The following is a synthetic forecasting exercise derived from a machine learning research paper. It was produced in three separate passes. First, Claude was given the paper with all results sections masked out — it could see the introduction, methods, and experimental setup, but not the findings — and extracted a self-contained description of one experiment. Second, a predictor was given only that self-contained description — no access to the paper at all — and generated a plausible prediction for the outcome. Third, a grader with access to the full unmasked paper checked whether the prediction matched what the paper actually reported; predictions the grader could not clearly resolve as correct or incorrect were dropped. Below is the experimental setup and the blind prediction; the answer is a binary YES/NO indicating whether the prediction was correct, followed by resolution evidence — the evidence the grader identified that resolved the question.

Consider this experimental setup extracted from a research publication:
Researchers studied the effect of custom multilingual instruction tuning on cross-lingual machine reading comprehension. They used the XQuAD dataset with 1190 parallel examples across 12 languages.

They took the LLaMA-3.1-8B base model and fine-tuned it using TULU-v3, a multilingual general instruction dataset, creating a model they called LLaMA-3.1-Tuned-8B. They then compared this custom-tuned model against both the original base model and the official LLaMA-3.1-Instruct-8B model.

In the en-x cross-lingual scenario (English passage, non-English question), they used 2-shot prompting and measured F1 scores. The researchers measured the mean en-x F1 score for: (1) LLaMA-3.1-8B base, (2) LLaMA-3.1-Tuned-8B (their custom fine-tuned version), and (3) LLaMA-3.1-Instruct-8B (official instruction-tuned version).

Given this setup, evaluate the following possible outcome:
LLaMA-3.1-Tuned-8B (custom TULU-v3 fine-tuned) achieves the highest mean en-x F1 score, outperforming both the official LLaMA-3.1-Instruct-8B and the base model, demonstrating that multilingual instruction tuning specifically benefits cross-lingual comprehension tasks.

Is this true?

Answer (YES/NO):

> _Your task_
With no line skipped, copy the entries exactly as written.

> _Result of the exercise_
The following is a synthetic forecasting exercise derived from a machine learning research paper. It was produced in three separate passes. First, Claude was given the paper with all results sections masked out — it could see the introduction, methods, and experimental setup, but not the findings — and extracted a self-contained description of one experiment. Second, a predictor was given only that self-contained description — no access to the paper at all — and generated a plausible prediction for the outcome. Third, a grader with access to the full unmasked paper checked whether the prediction matched what the paper actually reported; predictions the grader could not clearly resolve as correct or incorrect were dropped. Below is the experimental setup and the blind prediction; the answer is a binary YES/NO indicating whether the prediction was correct, followed by resolution evidence — the evidence the grader identified that resolved the question.

Consider this experimental setup extracted from a research publication:
Researchers studied the effect of custom multilingual instruction tuning on cross-lingual machine reading comprehension. They used the XQuAD dataset with 1190 parallel examples across 12 languages.

They took the LLaMA-3.1-8B base model and fine-tuned it using TULU-v3, a multilingual general instruction dataset, creating a model they called LLaMA-3.1-Tuned-8B. They then compared this custom-tuned model against both the original base model and the official LLaMA-3.1-Instruct-8B model.

In the en-x cross-lingual scenario (English passage, non-English question), they used 2-shot prompting and measured F1 scores. The researchers measured the mean en-x F1 score for: (1) LLaMA-3.1-8B base, (2) LLaMA-3.1-Tuned-8B (their custom fine-tuned version), and (3) LLaMA-3.1-Instruct-8B (official instruction-tuned version).

Given this setup, evaluate the following possible outcome:
LLaMA-3.1-Tuned-8B (custom TULU-v3 fine-tuned) achieves the highest mean en-x F1 score, outperforming both the official LLaMA-3.1-Instruct-8B and the base model, demonstrating that multilingual instruction tuning specifically benefits cross-lingual comprehension tasks.

Is this true?

Answer (YES/NO):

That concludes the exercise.